» Extracted text:
=====

Until the 1750’s people agreed with this system until the mother country began imposing new taxes. The Stamp Tax of 1765 and the Townsend Duties not only raised economic concerns among colonists but also political concerns. The Stamp Act in particular incited colonial suspicions and anger. “This single stroke,” stated Will Smith, Jr., “has lost Great Britain the affection of all her Colonies”. Many American colonists came to believe that these new policies were part of larger plan designed by conspirators within the English parliament to destroy the rights of people in America. These suspicions were furthered by the standing army lingering in the colony after the Seven Years War. The presence of the standing army caused friction between locals and Red coats, as colonists believed standing armies were a danger to one’s liberty.
The colonists’ fears of a British conspiracy against their freedom were reinforced when parliament passed several acts. The Quebec Act, the Massachusetts Government Act and Boston Port Act only fuelled the belief that the shift in policy represented clear evidence of Britain tyranny. In the Quebec Act of 1774, the British government finally tried to organize its archaic land policy. However, this arbitrary change of boundaries frightened American Protestants into believing that the English government was trying to erect a hostile Catholic province in the Northwest. The Boston Port Act also did little quell the conspiracy theories as it was seen as an attempt to economically hinder the American colonies. Moreover, the Massachusetts Government Act was interpreted as a deliberate effort to abolish democratic law and trial by jury in preparation for complete despotic rule: “the propos’d new system of government, Virtually Annihilated our most Essential Charter Rights, added to the Boston Port Act, gives us such apprehensions of the designs of Administration against our Liberties, as we have never before allowed ourselves to entertain”

=====

» Excerpted data:
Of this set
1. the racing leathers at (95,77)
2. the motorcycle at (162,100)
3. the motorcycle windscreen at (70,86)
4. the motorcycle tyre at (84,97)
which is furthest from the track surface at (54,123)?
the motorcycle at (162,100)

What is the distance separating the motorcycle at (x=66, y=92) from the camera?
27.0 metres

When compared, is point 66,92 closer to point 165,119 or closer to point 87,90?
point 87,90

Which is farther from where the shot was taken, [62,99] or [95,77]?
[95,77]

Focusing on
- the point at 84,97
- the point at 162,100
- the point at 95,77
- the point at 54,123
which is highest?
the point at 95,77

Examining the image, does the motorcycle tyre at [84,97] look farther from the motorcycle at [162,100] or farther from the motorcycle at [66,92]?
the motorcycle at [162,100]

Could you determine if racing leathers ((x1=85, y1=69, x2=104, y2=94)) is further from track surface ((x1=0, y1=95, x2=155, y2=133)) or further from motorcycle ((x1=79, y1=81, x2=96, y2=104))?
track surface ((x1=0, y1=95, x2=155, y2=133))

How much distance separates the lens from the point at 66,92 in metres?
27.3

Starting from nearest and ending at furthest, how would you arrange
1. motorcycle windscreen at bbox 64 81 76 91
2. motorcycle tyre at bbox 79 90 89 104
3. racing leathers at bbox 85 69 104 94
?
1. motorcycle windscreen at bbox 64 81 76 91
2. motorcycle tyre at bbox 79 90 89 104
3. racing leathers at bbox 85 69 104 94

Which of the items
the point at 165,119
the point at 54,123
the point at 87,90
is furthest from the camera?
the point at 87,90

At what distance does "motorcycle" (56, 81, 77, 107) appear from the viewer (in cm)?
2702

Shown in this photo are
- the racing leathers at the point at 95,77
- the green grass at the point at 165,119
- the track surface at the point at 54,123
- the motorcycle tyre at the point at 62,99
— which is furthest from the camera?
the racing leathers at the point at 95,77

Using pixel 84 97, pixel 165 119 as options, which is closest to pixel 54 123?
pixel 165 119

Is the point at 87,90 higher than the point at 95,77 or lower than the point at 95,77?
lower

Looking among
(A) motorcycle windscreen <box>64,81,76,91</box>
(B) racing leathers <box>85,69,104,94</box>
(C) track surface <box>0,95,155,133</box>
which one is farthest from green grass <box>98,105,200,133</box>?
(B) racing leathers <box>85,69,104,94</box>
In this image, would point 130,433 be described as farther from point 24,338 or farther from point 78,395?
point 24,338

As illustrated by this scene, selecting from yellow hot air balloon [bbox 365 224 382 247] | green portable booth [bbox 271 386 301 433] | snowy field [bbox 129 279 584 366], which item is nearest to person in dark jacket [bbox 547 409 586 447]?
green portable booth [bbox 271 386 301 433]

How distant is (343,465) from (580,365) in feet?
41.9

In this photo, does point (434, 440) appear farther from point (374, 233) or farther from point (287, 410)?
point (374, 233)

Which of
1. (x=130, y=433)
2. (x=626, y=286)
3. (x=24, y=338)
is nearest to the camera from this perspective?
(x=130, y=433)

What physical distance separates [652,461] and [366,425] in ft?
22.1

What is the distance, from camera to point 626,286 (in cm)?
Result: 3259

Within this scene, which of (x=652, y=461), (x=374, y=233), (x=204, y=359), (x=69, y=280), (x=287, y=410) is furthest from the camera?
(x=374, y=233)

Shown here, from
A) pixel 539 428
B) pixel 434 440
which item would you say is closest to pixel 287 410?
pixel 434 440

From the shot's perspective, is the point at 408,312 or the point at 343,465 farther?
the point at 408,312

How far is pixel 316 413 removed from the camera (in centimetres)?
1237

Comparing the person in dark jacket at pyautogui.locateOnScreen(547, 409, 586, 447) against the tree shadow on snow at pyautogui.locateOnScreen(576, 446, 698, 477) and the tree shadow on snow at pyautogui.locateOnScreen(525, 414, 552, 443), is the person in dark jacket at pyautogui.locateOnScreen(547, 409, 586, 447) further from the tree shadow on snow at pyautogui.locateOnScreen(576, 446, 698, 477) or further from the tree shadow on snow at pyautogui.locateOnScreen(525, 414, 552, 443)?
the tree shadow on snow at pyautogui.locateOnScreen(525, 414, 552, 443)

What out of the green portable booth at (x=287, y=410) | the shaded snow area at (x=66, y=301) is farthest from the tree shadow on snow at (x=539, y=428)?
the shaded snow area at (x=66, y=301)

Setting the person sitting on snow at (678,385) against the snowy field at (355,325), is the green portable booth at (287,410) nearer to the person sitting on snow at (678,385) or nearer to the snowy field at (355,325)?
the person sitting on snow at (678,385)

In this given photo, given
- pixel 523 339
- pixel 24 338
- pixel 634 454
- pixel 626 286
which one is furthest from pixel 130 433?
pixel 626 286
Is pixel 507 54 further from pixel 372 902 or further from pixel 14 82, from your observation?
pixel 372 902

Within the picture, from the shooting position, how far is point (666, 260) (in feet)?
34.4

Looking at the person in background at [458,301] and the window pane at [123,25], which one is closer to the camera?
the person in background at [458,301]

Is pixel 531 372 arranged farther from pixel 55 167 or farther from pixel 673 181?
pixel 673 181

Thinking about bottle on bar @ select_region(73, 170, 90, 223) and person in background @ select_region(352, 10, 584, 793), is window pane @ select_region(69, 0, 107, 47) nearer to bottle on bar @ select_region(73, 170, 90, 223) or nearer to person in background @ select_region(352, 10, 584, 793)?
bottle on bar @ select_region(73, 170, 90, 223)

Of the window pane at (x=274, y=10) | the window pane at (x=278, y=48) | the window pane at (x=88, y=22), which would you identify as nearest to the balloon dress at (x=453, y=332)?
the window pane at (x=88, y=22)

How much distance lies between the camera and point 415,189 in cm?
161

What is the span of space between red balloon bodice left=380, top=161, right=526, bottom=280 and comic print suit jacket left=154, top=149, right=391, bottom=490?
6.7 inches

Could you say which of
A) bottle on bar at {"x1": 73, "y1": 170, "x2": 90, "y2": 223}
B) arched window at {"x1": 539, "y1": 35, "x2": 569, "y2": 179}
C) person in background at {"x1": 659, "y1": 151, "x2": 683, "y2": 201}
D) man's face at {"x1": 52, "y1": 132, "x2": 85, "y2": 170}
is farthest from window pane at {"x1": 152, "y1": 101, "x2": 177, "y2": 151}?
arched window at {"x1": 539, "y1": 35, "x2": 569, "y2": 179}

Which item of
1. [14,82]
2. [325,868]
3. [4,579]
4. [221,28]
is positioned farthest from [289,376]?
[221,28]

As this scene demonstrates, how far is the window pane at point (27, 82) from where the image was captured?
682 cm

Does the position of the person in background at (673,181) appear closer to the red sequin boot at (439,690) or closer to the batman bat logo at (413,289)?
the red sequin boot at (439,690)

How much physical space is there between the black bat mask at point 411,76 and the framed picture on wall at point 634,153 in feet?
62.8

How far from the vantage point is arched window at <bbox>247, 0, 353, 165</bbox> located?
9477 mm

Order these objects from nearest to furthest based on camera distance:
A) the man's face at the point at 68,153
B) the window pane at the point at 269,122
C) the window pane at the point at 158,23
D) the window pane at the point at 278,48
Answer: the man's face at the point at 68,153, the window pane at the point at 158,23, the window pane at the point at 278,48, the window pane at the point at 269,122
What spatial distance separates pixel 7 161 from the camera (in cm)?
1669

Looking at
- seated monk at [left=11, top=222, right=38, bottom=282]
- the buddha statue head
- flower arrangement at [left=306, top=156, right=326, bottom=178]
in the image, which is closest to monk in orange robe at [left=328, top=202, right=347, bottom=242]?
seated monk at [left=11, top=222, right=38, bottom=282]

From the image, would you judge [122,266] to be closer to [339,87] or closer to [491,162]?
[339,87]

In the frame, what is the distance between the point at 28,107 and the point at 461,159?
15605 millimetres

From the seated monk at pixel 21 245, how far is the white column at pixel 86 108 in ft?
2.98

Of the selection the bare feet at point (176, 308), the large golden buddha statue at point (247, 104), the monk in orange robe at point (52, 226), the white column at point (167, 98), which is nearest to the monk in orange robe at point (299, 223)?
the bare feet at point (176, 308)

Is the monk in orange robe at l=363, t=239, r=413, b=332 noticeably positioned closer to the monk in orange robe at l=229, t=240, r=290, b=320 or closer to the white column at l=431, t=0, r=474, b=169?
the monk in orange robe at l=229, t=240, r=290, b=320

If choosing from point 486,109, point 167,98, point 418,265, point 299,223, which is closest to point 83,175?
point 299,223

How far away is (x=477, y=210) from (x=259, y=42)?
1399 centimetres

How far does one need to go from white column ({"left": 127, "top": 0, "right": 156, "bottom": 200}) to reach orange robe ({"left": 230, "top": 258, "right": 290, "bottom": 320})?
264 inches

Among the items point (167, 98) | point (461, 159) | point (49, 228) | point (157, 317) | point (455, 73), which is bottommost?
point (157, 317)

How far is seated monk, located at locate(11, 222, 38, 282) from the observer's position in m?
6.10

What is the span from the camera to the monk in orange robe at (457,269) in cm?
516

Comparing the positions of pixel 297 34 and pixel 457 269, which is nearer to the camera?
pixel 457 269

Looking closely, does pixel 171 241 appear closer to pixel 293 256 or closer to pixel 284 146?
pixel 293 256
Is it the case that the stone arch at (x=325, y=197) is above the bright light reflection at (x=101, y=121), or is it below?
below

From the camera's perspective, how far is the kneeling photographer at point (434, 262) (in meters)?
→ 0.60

=====

» To do:
A) In the passage on colonial grievances against Britain, what did American Protestants fear the Quebec Act of 1774 would create?
B) Pick up the passage on colonial grievances against Britain after its last sentence and carry it forward.
The lines play no part in any of this.

» Answers given:
A) A hostile Catholic province in the Northwest.

B)
However, the situation in the American colonies became particularly intense when the British Parliament passed the Coercive Acts in response to the Boston Tea Party. These measures were widely interpreted as a conspiracy to end complete political freedom in the American colony. The American revolutionaries claimed they declared independence because of a “long train of abuses and usurpations, pursuing invariably the same object, evinces a design to reduce them to absolute despotism”. As such, many historians such as Bernard Bailyn agree with John Adam’s distinction between the American Revolution and War of Independence. The American Revolution started fifteen years before any battles were fought. Rather the American Revolution was as an intellectual revolution “in the minds and hearts of the people”. Changes to colonial ideology were essentially the motor for revolution. ‘The steady assertion of ordinary men shedding traditional constraints of their political behaviour’ was clearly a result of teachings by French Enlightenment philosophers as well as the theories of John Locke. Influenced by enlightenment thinkers such as Montesquieu, colonists began to look critically at the British system and criticized what they saw as corruption. Additionally, John Locke’s theory of ‘natural rights’ is conspicuously evident in much of the colonist’s argument. People such as Landon Carter argued that taxation without representation was tyranny as parliament could only tax those who were actually represented. Moreover, Jean Jacques ’s social contract was a persuasive justification for the revolution as the British parliament had in the eyes of colonists essentially violated the contract. Nonetheless, the most revolutionary ideological change was when colonists began “thinking that rather than being Britons in America, they were not Britons at all”.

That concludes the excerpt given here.